Bu Zaman ve Risale-i Nur

Allah’ın varlığı üzerindeki tartışma, insan düşüncesinin eksenini oluşturmaktadır, ortaya konan iddialar göstermektedir ki bu tartışmalar azalmayacaktır. Bediüzzaman Said Nursî Hazretleri, İslâm medeniyetinin içinde bulunduğu duruma Kur’ânî bir bakış açısıyla, çözümler getirmiş, İslam coğrafyasında hakim olan, ezberciliğe dayalı geleneksel İslâmî eğitimin yaklaşımına yeni arayış getirmiştir.

Yazmış olduğu Risale-i Nur Külliyatında Çağdaş Müslamanın ihtiyaç duyduğu tefekküri manayı işlemiştir. Risale-i Nurlar Kur’ânî bilgi hazinesini derinlemesine kavrama imkanı veriyor. Bilim ve teknolojinin, materyalist dünya görüşünün revaçta olduğu bir çağda ancak böyle bir kaynak bu zamanın ihtiyacına cevap verebilir.

Kur’ânın ortadan kaldırmak istendiği bir dönemde Risale-i Nur’ların önemi ve gerekliliği bir kez daha ortaya çıkmış, verdiği mesajların bilimsel ve fikri olarak doğruluğunun delili bu ereslerin tesir sahasının Türkiye ile sınırlı değil, tüm dünyaya yayılmış olmasıdır. Kur’ân ile Risale-i Nur arasındaki münasebet ayla güneş arasındaki münasebete benzetilmiştir. Onun amacı Kur’ânın icâzını beyan etmektir. Risale-i Nur, Türkçe bilenlerin ve şimdi artık Türkçe bilmeyen Müslümanların da Kur’ân’ın mesajından derin dersler çıkarması için bir çeşit sondaj vazifesi görmüştür. Akılların allak bullak edildiği bu zamanda, Risale-i Nur, Müslümanların İslâm’a sadakatını tesis etmiştir. Bilhassa Ülkemizde bu eserlere yakın duranlar Türk kimliğini ve Müslümanlığını hiç bir zaman yitirmemişlerdir.

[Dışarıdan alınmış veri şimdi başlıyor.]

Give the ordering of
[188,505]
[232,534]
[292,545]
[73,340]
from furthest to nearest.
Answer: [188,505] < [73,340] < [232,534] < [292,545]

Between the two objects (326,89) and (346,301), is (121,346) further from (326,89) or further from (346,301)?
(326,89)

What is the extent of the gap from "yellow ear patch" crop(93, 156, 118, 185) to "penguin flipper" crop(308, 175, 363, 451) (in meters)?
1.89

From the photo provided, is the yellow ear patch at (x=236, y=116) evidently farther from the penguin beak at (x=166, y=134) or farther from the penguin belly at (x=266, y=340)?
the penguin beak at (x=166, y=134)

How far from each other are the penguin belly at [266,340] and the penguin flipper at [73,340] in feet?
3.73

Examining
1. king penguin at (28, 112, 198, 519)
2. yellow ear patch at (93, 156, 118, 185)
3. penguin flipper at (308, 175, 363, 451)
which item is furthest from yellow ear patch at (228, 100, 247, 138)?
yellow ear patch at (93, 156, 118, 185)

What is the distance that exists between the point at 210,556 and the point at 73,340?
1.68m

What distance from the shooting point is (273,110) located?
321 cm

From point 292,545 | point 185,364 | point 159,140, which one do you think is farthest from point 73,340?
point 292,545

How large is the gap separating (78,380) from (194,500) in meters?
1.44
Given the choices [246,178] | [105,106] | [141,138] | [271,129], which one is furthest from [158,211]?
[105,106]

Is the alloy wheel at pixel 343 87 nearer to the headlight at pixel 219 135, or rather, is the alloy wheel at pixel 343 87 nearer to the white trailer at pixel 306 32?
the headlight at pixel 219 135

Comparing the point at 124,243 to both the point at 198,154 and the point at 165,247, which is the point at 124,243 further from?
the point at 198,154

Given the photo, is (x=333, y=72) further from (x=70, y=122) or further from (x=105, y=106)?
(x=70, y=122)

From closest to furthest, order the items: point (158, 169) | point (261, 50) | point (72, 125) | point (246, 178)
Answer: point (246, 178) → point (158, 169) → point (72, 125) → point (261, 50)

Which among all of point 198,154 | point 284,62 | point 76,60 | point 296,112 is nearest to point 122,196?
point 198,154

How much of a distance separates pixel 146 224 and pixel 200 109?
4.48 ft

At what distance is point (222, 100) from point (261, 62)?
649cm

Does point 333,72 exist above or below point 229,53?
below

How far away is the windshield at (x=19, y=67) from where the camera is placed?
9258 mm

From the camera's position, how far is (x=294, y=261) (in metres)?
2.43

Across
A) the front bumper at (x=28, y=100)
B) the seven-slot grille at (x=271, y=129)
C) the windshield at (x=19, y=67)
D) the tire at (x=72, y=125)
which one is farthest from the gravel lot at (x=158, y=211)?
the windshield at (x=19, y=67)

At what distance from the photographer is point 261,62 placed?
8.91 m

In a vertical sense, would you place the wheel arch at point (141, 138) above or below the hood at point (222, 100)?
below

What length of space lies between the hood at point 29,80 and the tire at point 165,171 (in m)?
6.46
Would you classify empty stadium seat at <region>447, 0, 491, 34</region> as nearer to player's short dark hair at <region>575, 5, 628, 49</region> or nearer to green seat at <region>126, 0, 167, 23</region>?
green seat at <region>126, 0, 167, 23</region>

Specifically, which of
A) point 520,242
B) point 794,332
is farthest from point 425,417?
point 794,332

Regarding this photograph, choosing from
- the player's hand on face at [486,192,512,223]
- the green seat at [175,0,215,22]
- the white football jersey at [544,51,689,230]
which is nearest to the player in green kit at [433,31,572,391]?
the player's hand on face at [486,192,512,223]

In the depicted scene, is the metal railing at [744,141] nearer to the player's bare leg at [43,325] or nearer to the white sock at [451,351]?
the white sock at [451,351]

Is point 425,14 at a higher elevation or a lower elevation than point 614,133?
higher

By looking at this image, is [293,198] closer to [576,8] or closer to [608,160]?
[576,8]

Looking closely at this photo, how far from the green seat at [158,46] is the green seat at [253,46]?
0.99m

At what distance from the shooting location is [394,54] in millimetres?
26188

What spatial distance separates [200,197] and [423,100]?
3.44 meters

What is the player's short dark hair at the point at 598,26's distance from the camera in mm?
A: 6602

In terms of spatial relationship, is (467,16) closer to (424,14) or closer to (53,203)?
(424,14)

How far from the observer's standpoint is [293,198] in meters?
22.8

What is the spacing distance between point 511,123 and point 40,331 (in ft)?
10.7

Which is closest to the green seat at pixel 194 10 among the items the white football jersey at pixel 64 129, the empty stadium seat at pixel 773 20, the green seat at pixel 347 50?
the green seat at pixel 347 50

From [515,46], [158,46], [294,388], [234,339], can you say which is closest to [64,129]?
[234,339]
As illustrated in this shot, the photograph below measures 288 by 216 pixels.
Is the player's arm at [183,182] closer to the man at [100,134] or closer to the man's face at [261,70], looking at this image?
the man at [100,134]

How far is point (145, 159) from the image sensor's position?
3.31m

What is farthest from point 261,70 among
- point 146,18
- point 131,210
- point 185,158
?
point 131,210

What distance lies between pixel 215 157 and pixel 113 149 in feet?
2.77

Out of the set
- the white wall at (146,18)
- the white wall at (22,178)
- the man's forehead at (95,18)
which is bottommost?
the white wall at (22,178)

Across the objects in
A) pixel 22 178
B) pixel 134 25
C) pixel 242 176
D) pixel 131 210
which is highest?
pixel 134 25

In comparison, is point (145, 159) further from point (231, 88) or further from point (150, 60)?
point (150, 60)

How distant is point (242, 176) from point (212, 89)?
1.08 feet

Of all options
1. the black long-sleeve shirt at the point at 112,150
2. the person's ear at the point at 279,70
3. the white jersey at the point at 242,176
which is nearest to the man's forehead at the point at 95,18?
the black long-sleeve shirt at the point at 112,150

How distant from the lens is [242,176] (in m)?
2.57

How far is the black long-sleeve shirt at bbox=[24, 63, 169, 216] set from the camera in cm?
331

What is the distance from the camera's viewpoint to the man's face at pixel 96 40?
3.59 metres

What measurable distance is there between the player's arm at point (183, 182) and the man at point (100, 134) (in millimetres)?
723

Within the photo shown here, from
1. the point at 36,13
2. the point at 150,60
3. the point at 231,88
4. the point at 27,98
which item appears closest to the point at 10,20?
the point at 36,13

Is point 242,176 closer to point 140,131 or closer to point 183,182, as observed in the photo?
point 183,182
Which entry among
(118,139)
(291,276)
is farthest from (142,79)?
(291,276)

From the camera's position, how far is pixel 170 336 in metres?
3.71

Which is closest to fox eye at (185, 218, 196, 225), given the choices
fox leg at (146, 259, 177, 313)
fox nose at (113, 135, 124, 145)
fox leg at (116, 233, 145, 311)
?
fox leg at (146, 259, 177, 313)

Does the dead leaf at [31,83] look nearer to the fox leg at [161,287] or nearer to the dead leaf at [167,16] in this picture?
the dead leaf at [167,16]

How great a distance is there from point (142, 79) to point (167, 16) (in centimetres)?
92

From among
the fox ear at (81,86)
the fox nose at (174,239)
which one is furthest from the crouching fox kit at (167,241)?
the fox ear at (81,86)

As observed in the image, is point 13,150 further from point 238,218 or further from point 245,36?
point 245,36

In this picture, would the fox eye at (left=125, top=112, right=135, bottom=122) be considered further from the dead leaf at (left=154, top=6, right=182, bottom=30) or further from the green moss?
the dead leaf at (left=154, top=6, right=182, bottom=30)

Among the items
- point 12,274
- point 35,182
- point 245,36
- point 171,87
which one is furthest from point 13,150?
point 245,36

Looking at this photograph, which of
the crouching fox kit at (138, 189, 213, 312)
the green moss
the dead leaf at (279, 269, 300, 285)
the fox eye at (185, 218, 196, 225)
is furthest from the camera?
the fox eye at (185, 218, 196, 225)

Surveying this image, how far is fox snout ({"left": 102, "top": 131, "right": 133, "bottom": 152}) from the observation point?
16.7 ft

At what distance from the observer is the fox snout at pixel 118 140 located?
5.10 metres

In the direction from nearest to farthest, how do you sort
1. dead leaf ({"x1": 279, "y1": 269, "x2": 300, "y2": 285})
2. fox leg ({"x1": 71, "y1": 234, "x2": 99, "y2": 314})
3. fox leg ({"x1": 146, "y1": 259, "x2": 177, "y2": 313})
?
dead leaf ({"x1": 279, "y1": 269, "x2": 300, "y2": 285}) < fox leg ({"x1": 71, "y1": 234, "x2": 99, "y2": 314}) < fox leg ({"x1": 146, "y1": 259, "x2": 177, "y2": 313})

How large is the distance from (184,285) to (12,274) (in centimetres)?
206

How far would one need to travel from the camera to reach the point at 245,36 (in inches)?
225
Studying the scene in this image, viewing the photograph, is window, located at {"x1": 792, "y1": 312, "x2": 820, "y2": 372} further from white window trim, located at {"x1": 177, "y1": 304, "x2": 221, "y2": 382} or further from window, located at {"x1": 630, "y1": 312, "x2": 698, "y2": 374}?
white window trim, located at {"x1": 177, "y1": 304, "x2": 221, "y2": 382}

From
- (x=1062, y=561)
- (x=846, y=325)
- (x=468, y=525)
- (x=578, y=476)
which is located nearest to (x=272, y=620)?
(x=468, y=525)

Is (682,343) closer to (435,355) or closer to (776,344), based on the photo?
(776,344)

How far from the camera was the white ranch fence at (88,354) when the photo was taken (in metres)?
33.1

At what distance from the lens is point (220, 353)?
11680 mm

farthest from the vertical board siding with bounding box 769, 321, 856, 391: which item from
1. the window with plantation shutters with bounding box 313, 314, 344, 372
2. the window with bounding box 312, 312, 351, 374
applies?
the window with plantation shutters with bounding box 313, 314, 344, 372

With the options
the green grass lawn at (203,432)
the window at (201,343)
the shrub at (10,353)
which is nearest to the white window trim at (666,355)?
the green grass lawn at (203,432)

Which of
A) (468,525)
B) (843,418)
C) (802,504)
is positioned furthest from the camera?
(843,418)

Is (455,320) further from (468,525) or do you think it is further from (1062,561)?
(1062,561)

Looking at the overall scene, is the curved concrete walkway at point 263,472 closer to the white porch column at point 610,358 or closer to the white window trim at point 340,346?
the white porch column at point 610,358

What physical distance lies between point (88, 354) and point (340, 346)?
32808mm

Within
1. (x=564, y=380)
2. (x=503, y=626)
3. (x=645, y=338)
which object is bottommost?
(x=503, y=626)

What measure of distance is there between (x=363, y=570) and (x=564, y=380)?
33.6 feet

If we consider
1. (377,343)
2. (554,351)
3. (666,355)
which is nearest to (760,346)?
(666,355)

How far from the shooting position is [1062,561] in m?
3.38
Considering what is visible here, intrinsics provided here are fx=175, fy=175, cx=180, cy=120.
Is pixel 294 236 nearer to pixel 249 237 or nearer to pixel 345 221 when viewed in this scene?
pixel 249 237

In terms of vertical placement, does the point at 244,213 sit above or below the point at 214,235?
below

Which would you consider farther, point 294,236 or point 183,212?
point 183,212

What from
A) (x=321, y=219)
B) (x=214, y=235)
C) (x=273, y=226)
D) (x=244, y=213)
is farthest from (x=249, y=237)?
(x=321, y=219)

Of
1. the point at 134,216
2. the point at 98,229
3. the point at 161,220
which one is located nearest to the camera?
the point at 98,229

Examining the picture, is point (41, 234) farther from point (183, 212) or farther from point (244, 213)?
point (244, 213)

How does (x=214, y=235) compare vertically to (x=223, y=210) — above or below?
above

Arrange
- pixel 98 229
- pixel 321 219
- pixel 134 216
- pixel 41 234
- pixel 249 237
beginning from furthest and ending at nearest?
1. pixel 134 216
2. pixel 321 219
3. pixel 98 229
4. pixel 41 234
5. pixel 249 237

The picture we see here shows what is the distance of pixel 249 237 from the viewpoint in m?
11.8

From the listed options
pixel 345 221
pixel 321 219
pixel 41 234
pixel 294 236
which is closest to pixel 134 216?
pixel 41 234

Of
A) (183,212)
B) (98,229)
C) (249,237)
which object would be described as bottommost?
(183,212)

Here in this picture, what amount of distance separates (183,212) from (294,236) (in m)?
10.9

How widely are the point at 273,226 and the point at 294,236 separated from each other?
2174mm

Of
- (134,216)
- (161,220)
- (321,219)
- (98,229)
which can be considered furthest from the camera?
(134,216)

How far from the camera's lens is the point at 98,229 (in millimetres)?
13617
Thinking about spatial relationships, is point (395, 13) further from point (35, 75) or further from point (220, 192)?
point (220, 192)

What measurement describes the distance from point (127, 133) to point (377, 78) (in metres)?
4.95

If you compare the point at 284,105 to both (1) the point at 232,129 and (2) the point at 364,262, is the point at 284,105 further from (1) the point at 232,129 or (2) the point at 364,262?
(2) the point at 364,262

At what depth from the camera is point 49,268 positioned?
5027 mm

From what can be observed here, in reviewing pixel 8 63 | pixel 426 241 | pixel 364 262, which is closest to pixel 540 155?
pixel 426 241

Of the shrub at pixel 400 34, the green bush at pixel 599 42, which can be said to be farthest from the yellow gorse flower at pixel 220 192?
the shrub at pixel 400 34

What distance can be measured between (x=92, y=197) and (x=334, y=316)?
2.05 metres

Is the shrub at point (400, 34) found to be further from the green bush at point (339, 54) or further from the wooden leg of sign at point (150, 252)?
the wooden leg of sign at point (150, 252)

Muhaliflerin tazzikleri göz önünde bulundurulunca Risale-i Nurların gücü ve tesiri daha iyi idrak edilmektedir. Modern çağ Risale-i Nur suz olamaz. Bediüzzaman Said Nursî’nin amacı Kur’ân’ın sönmez ve söndürülmez bir nur olduğunu göstermektir. İslâmiyetin bir din ve dünya görüşü olduğu geleneksel yöntemlerle ne anlaşılabiliyor ne de açıklanabiliyordu. Bediüzzaman Said Nursî, İslâmla bilim arasındaki ilişkiyi ortaya koydu. Tabiat, insan ve yaratıcı arasındaki bu ilişkinin ortaya konuş biçimi Risale-i Nurlara teveccühü arttırdı.

Kur’ân ve Hadis bilgisine dayanarak İslâm düşüncesinde akıl ve vahiy arasındaki karşılıklı ilişkiyi göstererek meteryalizmin İslâm inancını tehdit ettiği çağımızda Müslüman nesillerinin susuzluğunu giderdi. Bediüzzaman Said Nursî zamanının çok ötesinde biridir. Bundan dolayı o, olup bitene seyirci kalmayarak ileride, İslâm’ın ortadan kalktığı bir dönemin gelmemesi için, Kur’âna hizmet çerçevesinde, mesaisini Kur’ân üzerinde yoğunlaştırarak, Risale-i Nur gibi bir eser ortaya koydu.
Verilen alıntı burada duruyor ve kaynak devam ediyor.